Будь она уверена в привязанности Жюльена, может быть, её добродетель помогла бы ей устоять против него. Но сейчас, когда она боялась потерять его навек, она не противилась своему чувству и забылась до того, что сама взяла Жюльена за руку, которую он в рассеянности положил на спинку стула. Её жест вывел из оцепенения юного честолюбца.
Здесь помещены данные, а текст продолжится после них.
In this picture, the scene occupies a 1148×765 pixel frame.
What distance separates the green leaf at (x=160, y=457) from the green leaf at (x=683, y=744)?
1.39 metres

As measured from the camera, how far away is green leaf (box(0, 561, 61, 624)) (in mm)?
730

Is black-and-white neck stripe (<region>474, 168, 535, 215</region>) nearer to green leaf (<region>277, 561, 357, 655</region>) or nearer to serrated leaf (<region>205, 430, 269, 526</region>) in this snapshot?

Как ему хотелось, чтобы на него поглядели сейчас все эти знатные, спесивые господа, которые за званым обедом, когда он сидел с детьми на заднем конце стола, посматривали на него с такой покровительственной улыбочкой! «Нет, эта женщина не может презирать меня, — сказал он себе, — а если так, то мне незачем противиться её красоте, и если я не хочу потерять уважение к самому себе, я должен стать её возлюбленным». Вряд ли ему пришла бы в голову подобная мысль, если бы он не наслушался простодушных признаний своего друга.
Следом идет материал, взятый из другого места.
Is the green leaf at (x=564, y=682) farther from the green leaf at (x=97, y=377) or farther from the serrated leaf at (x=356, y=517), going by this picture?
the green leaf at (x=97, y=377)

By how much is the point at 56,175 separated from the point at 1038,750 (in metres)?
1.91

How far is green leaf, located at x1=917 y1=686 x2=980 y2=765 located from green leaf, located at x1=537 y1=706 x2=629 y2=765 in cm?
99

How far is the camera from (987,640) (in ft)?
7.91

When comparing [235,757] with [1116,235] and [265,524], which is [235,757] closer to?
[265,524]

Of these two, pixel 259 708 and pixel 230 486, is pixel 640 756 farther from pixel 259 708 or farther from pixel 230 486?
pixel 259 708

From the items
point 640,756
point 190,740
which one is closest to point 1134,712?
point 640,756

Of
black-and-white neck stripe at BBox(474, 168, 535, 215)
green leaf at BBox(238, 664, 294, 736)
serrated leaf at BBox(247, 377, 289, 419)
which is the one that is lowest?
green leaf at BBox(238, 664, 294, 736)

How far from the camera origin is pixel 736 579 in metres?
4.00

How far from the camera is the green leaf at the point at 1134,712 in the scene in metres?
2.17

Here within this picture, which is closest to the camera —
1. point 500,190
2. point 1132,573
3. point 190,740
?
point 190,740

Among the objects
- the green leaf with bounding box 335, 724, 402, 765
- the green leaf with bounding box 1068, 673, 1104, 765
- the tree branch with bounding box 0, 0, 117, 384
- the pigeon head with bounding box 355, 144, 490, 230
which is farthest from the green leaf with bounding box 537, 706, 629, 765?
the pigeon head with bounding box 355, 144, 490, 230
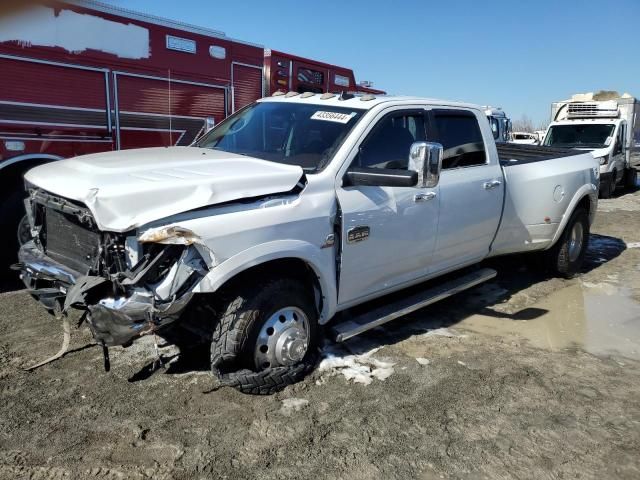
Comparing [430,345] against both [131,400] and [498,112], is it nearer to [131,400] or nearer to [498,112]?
[131,400]

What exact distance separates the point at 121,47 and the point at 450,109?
3776 mm

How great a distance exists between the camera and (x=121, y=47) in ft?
20.6

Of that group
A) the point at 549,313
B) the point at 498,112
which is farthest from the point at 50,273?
the point at 498,112

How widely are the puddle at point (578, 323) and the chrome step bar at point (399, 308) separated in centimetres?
36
Это внезапное решение несколько развлекло его. «Какая-нибудь из этих двух женщин должна быть непременно моей», — сказал он себе и тут же подумал, что ему было бы гораздо приятнее ухаживать за г- жой Дервиль — не потому, что она ему больше нравилась, а лишь потому, что она всегда знала его только в роли наставника, известного своей учёностью, а не простым подмастерьем с суконной курткой под мышкой, каким он впервые предстал перед г-жой де Реналь.
А вот как раз этого юного подмастерья, краснеющего до корней волос, который стоял у подъезда и не решался позвонить, г-жа де Реналь и вспоминала с особенным умилением.
Продолжая смотр своих позиций, Жюльен убедился, что ему нельзя и думать о победе над г-жой Дервиль, которая, надо полагать, догадывается о том, что г-жа де Реналь неравнодушна к нему. Итак, волей-неволей ему пришлось остановиться на г-же де Реналь. «А что я знаю об этой женщине? — спрашивал себя Жюльен. — Я знаю только одно: до моей отлучки я брал её за руку, а она отнимала у меня руку; теперь я отнимаю руку, а она сама берёт меня за руку и пожимает её. Прекрасный случай отплатить ей с лихвой за всё то презрение, которое она мне выказывала. Бог её знает, сколько у неё было любовников! Может быть, она только потому меня и выбрала, что ей здесь со мной удобно встречаться?»
Вот в этом-то и беда — увы! — чрезмерной цивилизации. Душа двадцатилетнего юноши, получившего кое-какое образование, чуждается всякой непосредственности, бежит от неё за тридевять земель, а без неё любовь зачастую обращается в самую скучную обязанность.
«Я ещё потому должен добиться успеха у этой женщины, — продолжало нашёптывать Жюльену его мелкое тщеславие, — что, если потом кому-нибудь вздумается попрекнуть меня жалким званием гувернёра, я смогу намекнуть, что меня на это толкнула любовь».
Жюльен снова высвободил свою руку, а затем сам схватил руку г-жи де Реналь и сжал её. Когда они около полуночи поднялись в гостиную, г-жа де Реналь сказала ему тихонько:
— Так вы покидаете нас? Вы уйдёте от нас?